When the detected object 24 is at the position indicated by the solid line 13 in FIG. 2, the levels of the output voltages Vl and V2 from the amplifier circuits 28a and 28b in FIG.
．． ! 9. Therefore, at this time, the value of the ratio of voltages Vl and V2 obtained by calculation in the calculation circuit 29 of FIG. 1 is basically 1, and the output from the comparison circuit 30
It is displayed on the display device that the detected object 24 is located at the position indicated by the symbol $1'3 in FIG.

The detected object 24 is the virtual line in FIG. 2! 5, the voltages Vl and V2 output from the amplifier circuits 28a and 28b in FIG. 1 are on the line 3) in FIG. io,
, pii. Therefore, the value of the ratio of the voltages V] and V2 obtained by calculation in the arithmetic circuit 29 is basically smaller than 1. Therefore, the output from the comparator circuit 30 causes the detected object 24 to correspond to the solid line 13 in FIG. It is displayed that it is not in the indicated position.

In this manner, in the charging switch 20 shown in the first diagram, when the detected object 24 is at the position indicated by the solid line No. 3 in FIG. It is possible to detect the location without any problem.

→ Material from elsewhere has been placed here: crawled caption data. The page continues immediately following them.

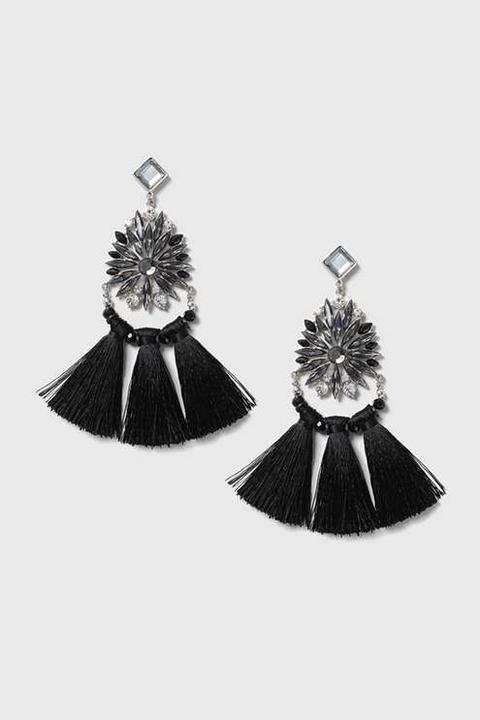 Tassel Drop Earrings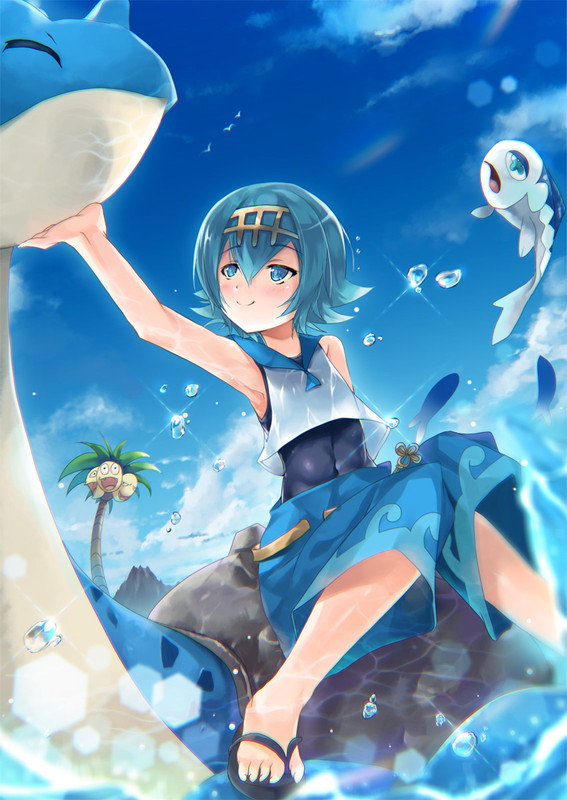 lana-lapras-wishiwashi-alolan-exeggutor-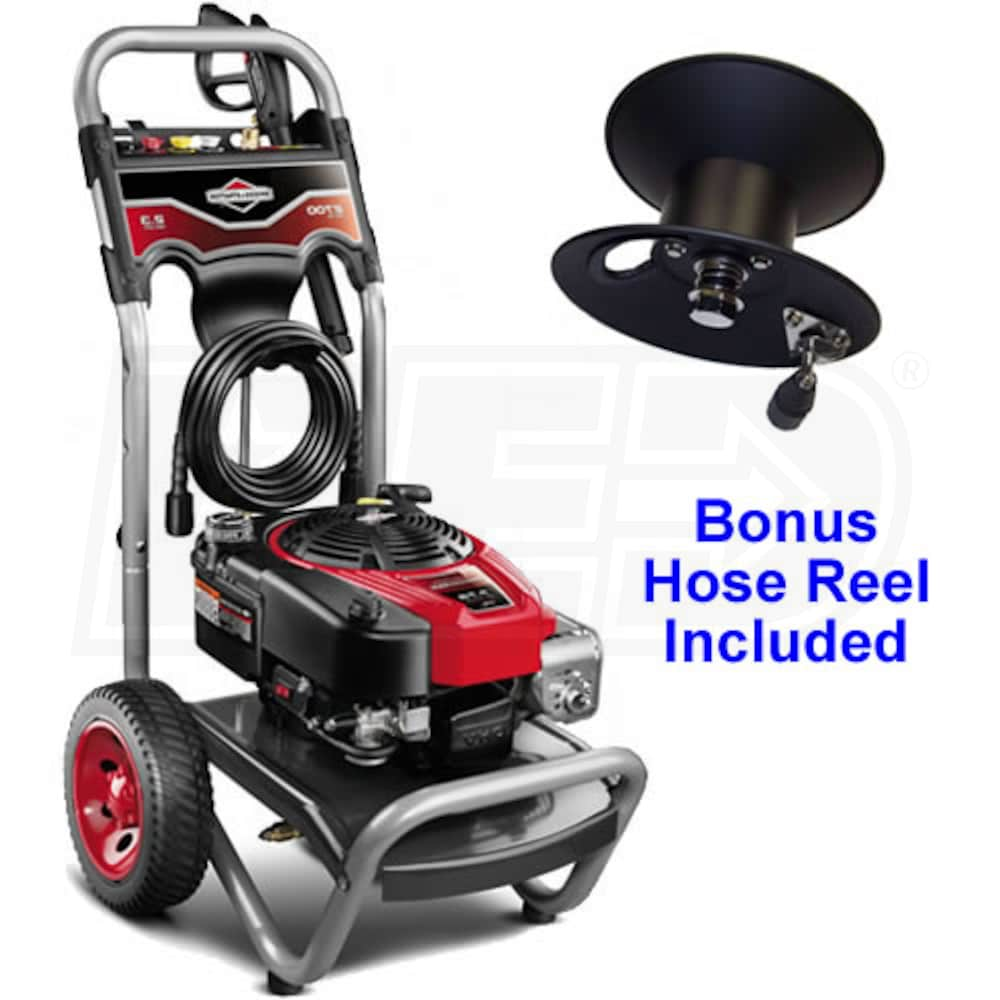 Briggs & Stratton 20418-BONUS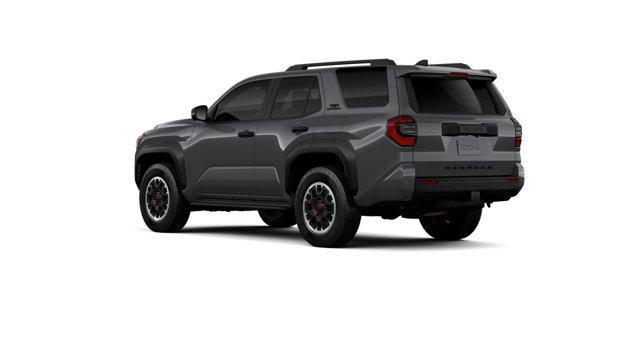 new 2026 Toyota 4Runner car, priced at $59,545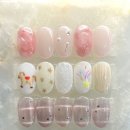 꼼지락공원 | 범계 네일 추천 / 범계 편안한 분위기 네일샵 / 범계 꼼지락네일 꼼꼼한 케어 추천드려요 !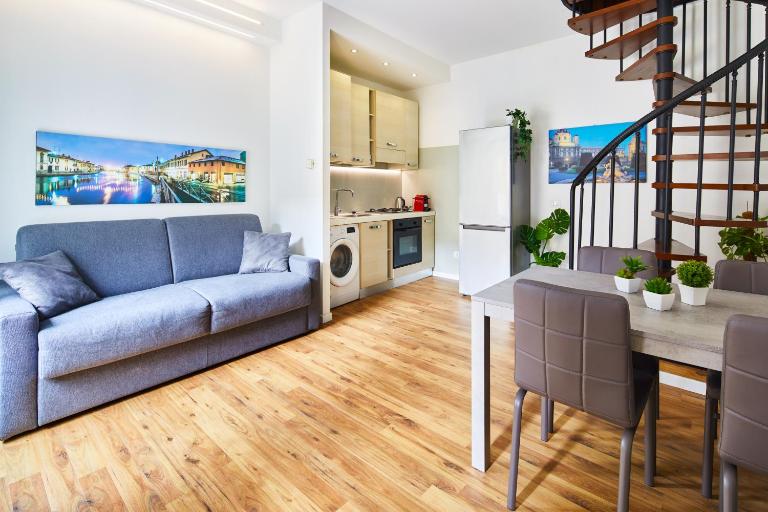 House navigli apartment in the heart of navigli - Bed and Breakfast Milaan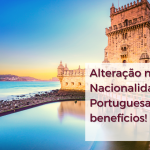 Alteração na Lei vai beneficiar brasileiros que vivem em Portugal de forma irregular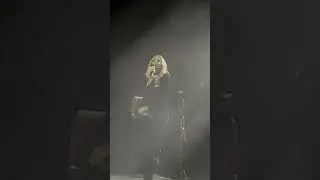 Άννα Βίσση - Για τελευταία φορά (Live στο Δημοτικό Θέατρο Λευκωσίας 2022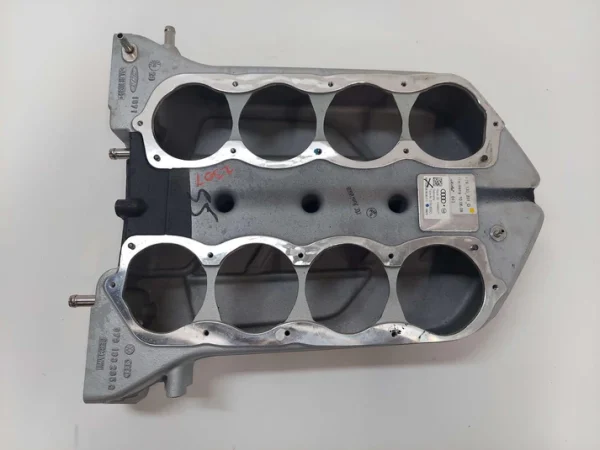 08-10 AUDI R8 INTAKE MANIFOLD UPPER 4.2L 079133201Q 079133205Q - Image 9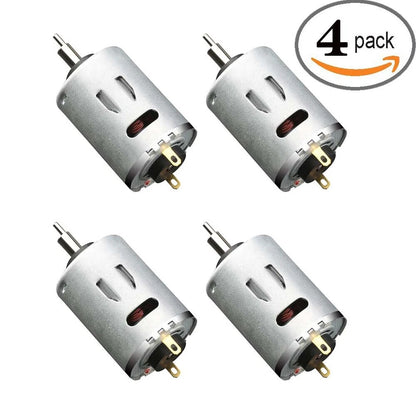 4X Hair Clipper Rotary Motor 6500 RPM for Wahl 8148 8591
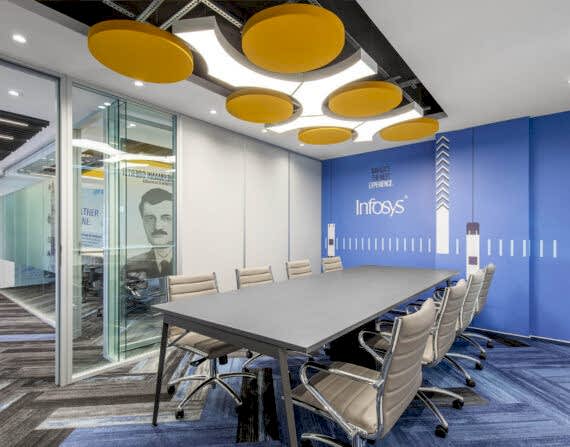 toplantı salonu akustik ses yalıtımı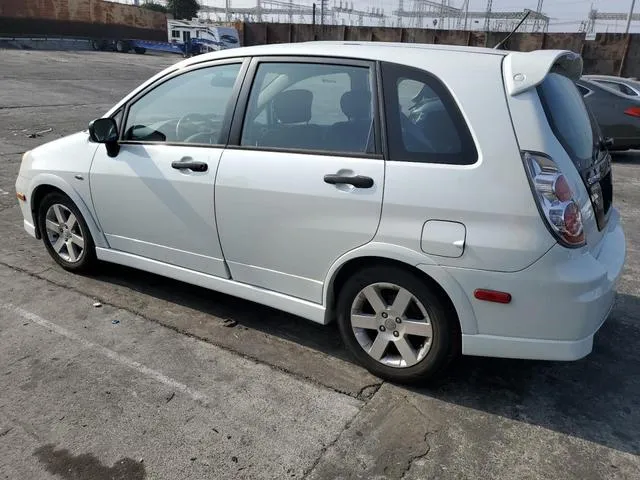 JS2RC62H065351383 2006 2006 Suzuki Aerio 2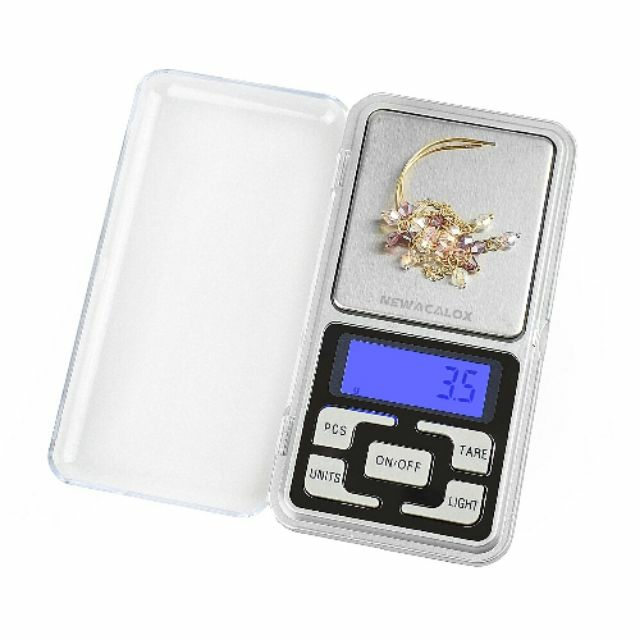 Cân Tiểu Ly Cân Kỹ Thuật Số Mini 500g (7310)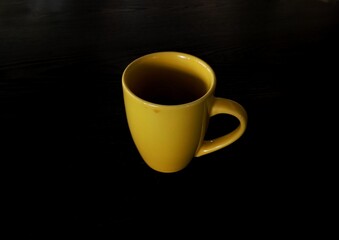 cup of coffee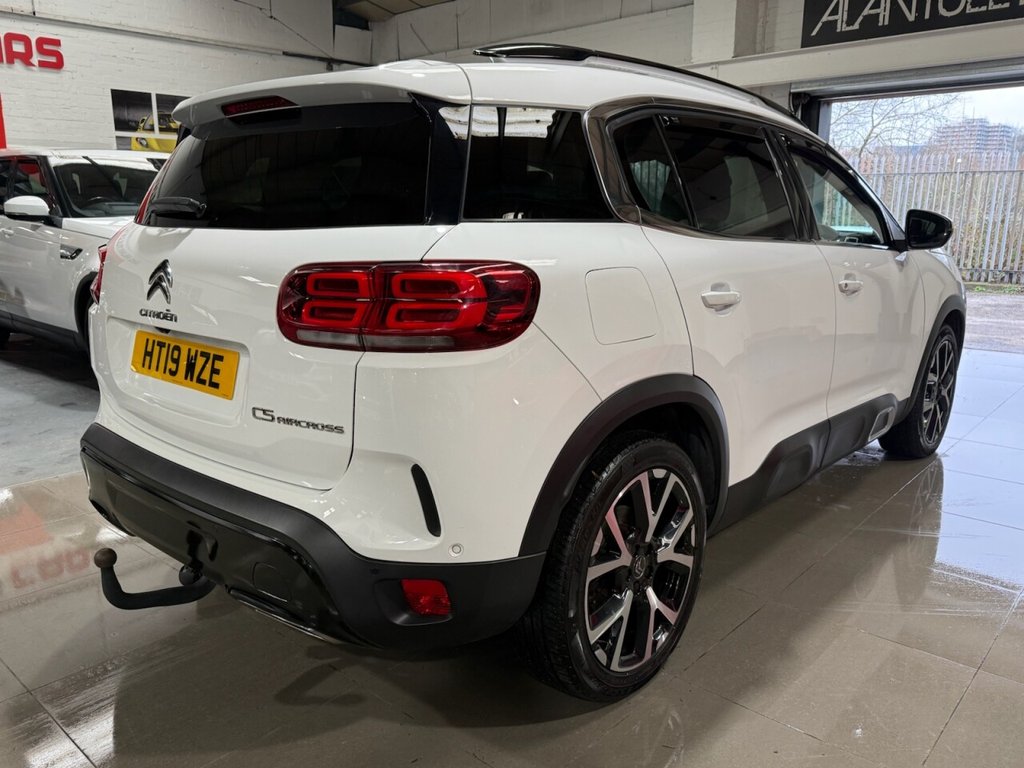 Used Citroen C5 Aircross 2019 for sale - 77436977: Photo 6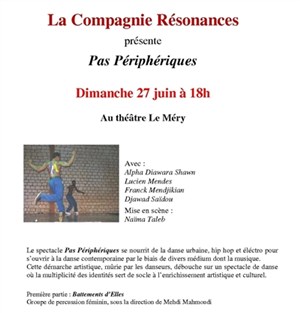 Affiche de Pas Périphériques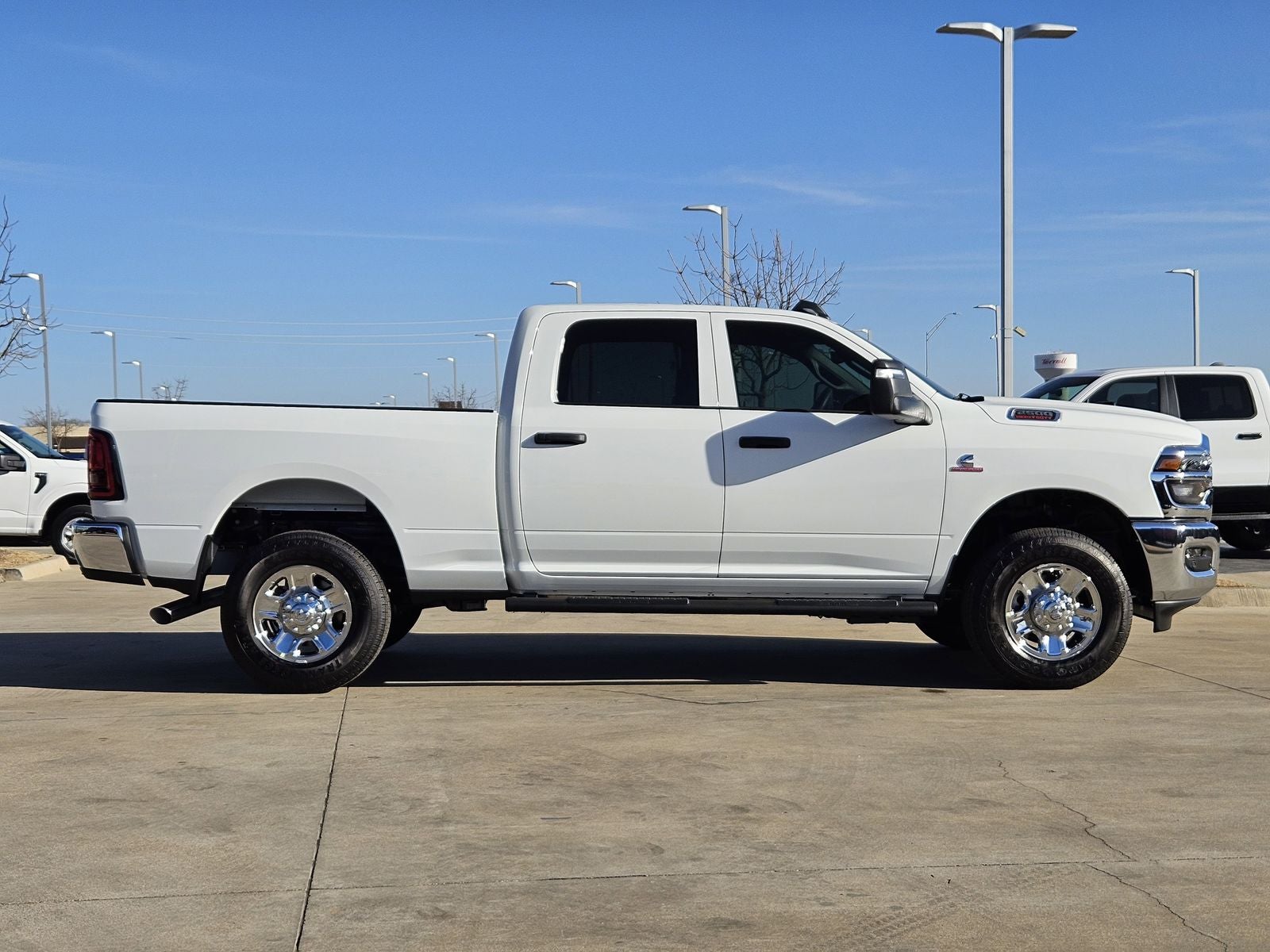 2026 RAM Ram 2500 RAM 2500 TRADESMAN CREW CAB 4X4 6'4' BOX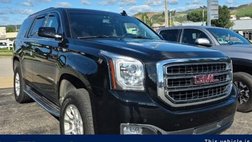 2019 GMC Yukon SLE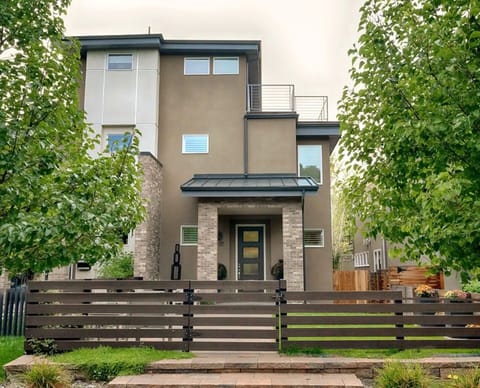 This home is one block away from Sloan Lake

Effects As described above, according to the present invention, light from an object to be detected is received and transmitted via optical means.

The plurality of light receiving means that receive light from the optical means are arranged so that the amount of incident light from the optical means changes when the position of the object to be detected changes. Also, from this light receiving means,
A signal at a level corresponding to the amount of incident light is output and given to the calculation means. The calculation means performs calculation processing related to the level of the output from each light receiving means. In this way, calculations related to the position of the detected object can be reliably detected without being hindered by, for example, the reflectance of the detected object.

[Brief explanation of drawings]

FIG. 1 is a system diagram showing the configuration of a photoelectric switch 20 according to an embodiment of the present invention, FIG. 2 is a system diagram explaining the operating state of the photoelectric switch 20, and FIG. 3 is a system diagram showing the operating state of the charging switch 20. 4 is a system diagram illustrating the configuration of the prior art photoelectric switch 1, and FIG. 5 is a graph showing the relationship between the distance X in FIG. 4 and the amount of light received by the light receiving element 6. 20... Photoelectric switch, 21... Light source, 22...
Optical fiber for light projection, 24... Detected object, 26a, 26
b... Light receiving light 7 eyeball, 27a, 27b... Light receiving element, 29... Arithmetic circuit, 30... Comparison circuit, Vl
, V2...Voltage agent Patent attorney Shisan Keiichi part operator a engineer Figure 3 Figure 4 ■1 Figure 5 pressure'#X

Claims (1)

[Claims] Optical means that is interposed in the optical path of light from an object to be detected and that receives and transmits the light; and when the position of the object to be detected changes, the amount of incident light from the optical means changes. What is claimed is: 1. A photoelectric switch comprising: a plurality of light-receiving means arranged as shown in FIG.